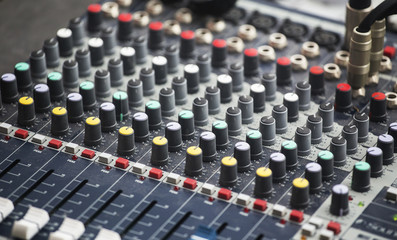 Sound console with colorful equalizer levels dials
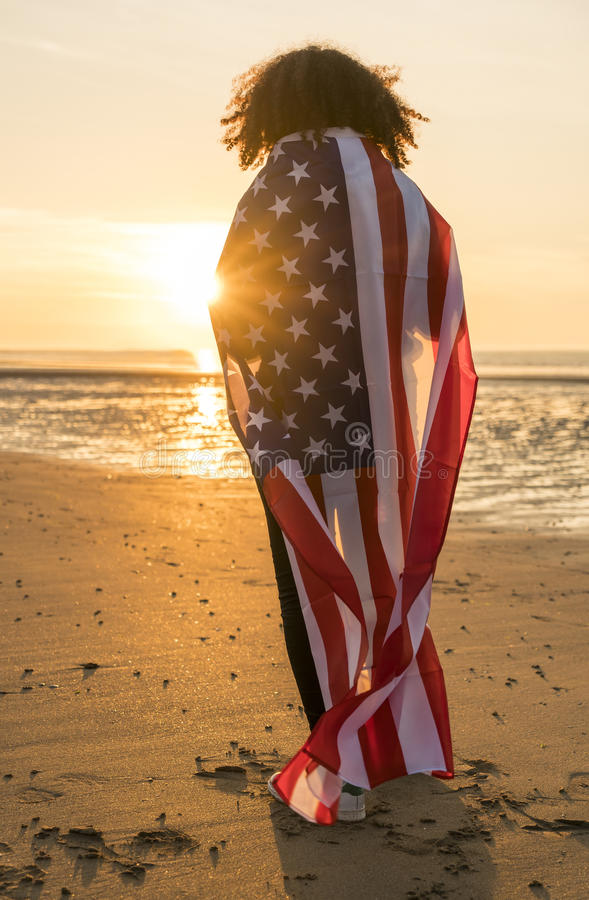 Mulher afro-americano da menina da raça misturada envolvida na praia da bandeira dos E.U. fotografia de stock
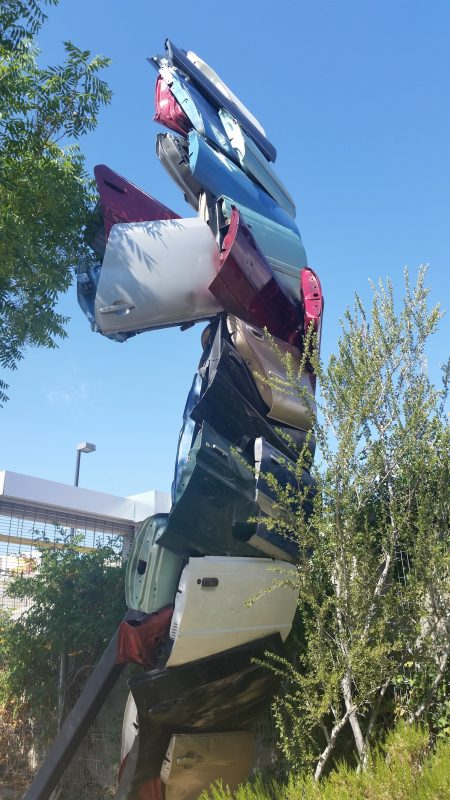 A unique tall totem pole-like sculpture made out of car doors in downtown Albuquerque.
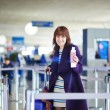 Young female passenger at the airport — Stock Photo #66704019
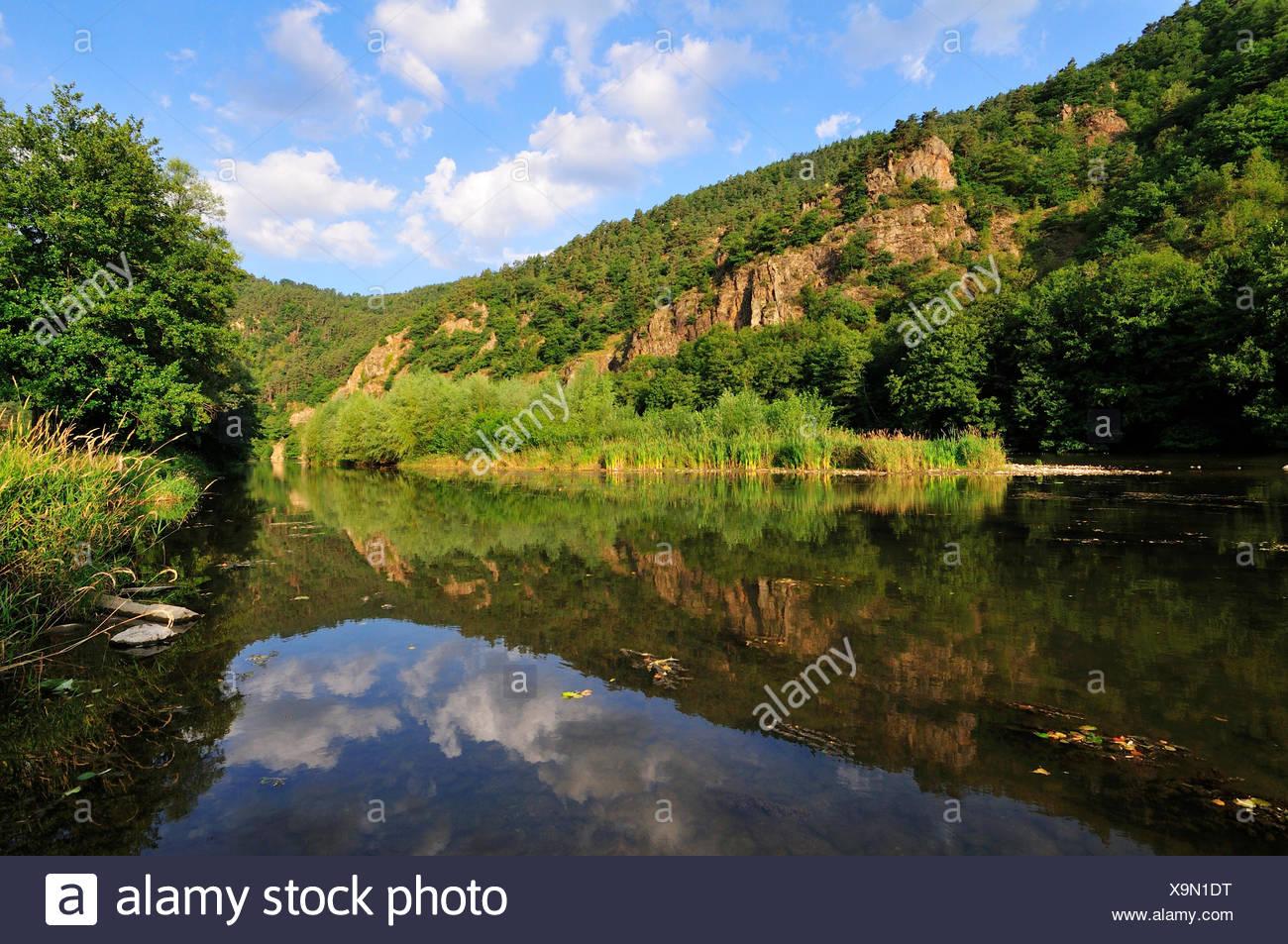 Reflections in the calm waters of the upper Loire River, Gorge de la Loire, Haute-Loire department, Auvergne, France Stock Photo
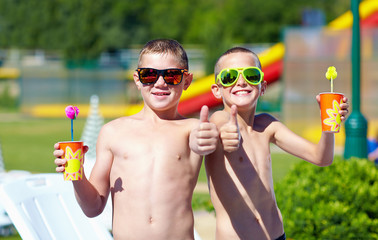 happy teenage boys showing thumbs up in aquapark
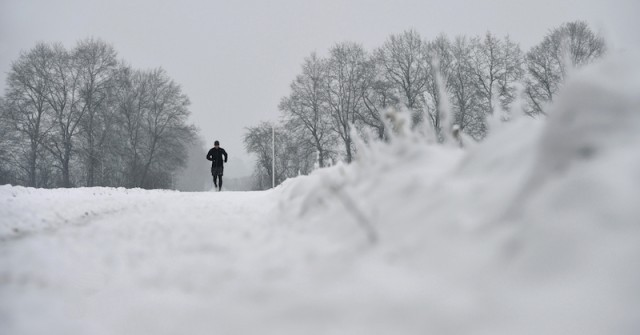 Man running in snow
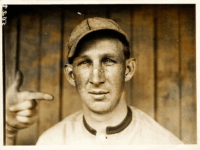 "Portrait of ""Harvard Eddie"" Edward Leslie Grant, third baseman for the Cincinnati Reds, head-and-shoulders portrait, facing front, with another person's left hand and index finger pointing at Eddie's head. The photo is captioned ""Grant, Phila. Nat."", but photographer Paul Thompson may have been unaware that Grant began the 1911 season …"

■ ■ ■ ■ ■ ■ ■

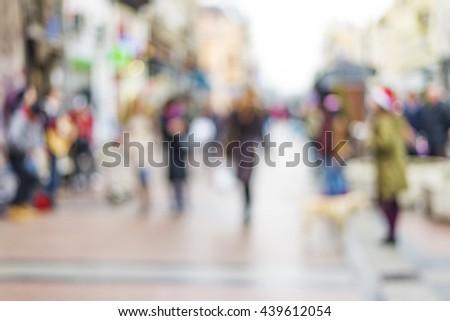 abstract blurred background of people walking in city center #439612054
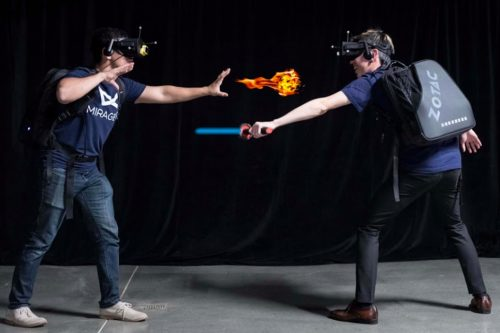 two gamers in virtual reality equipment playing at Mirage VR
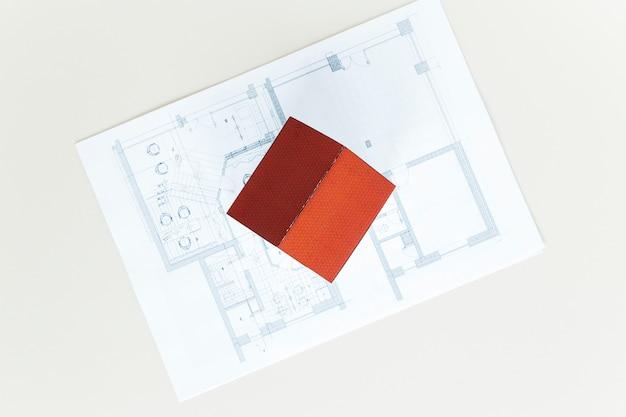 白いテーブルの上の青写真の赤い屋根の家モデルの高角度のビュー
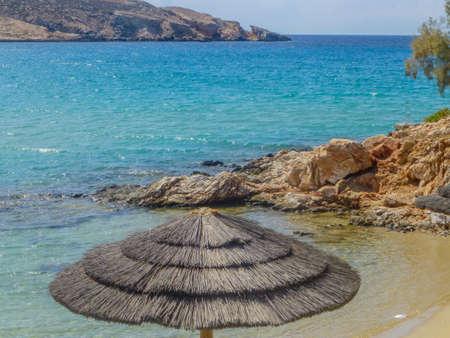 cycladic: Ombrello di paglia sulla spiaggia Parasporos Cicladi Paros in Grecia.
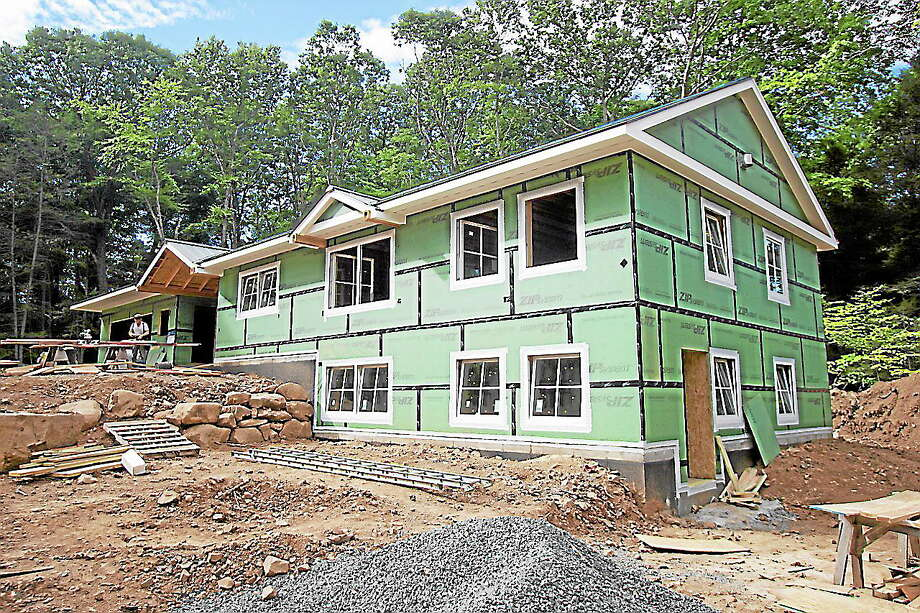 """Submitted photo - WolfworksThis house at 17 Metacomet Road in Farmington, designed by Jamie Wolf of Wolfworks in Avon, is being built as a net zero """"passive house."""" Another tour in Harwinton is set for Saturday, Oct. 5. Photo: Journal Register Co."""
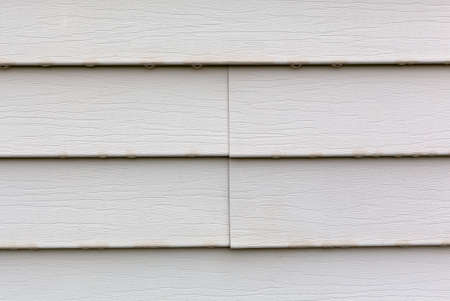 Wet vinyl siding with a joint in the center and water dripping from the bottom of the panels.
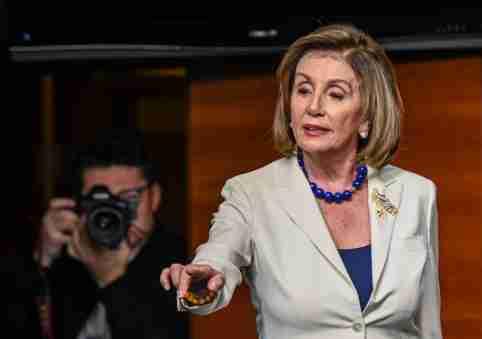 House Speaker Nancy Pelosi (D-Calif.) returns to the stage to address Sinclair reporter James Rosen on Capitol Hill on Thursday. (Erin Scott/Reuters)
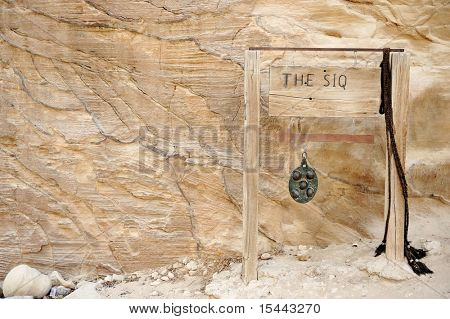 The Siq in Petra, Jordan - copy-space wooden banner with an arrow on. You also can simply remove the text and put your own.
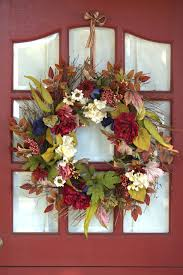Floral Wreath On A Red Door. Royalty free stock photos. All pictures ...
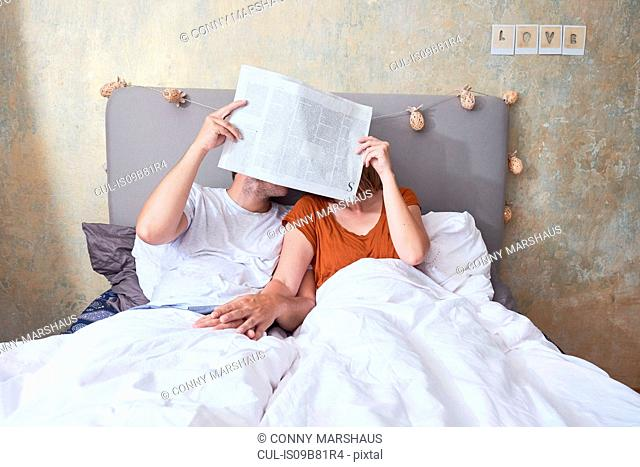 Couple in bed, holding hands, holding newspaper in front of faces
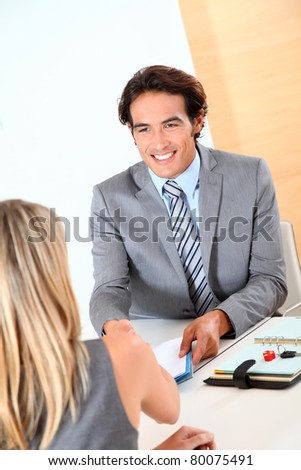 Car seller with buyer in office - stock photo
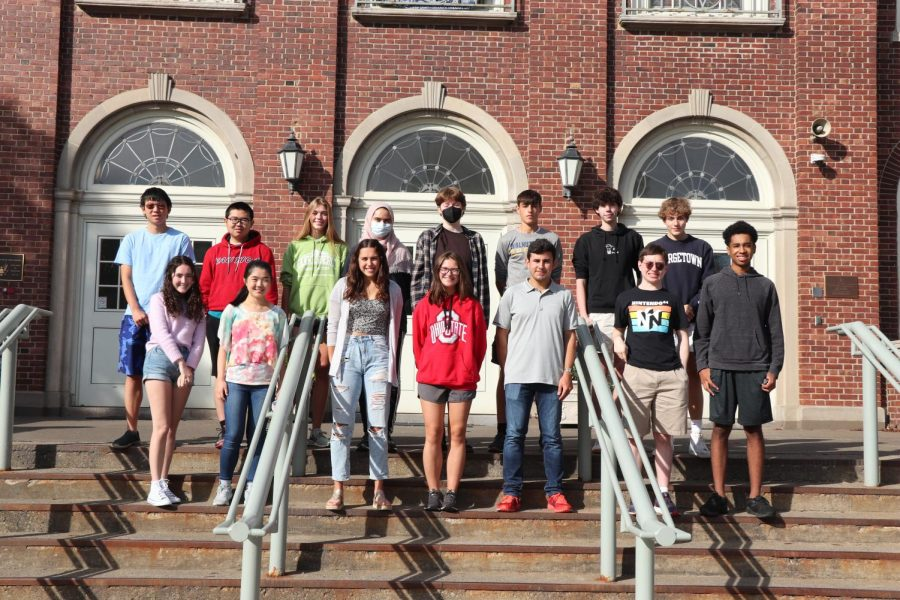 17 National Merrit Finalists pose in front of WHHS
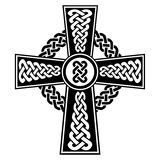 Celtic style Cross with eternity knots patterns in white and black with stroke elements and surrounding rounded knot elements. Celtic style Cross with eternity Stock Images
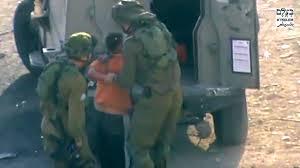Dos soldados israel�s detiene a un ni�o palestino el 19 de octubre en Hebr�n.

■ ■ ■ ■ ■ ■ ■

TASK REQUIREMENTS:
Leave the pictures out. Output, exactly, the lines of the material above starting at the line containing "Sound console with" and ending at the line containing "Young female passenger".

RESULT:
 Sound console with colorful equalizer levels dials
 Mulher afro-americano da menina da raça misturada envolvida na praia da bandeira dos E.U. fotografia de stock
 A unique tall totem pole-like sculpture made out of car doors in downtown Albuquerque.
 Young female passenger at the airport — Stock Photo #66704019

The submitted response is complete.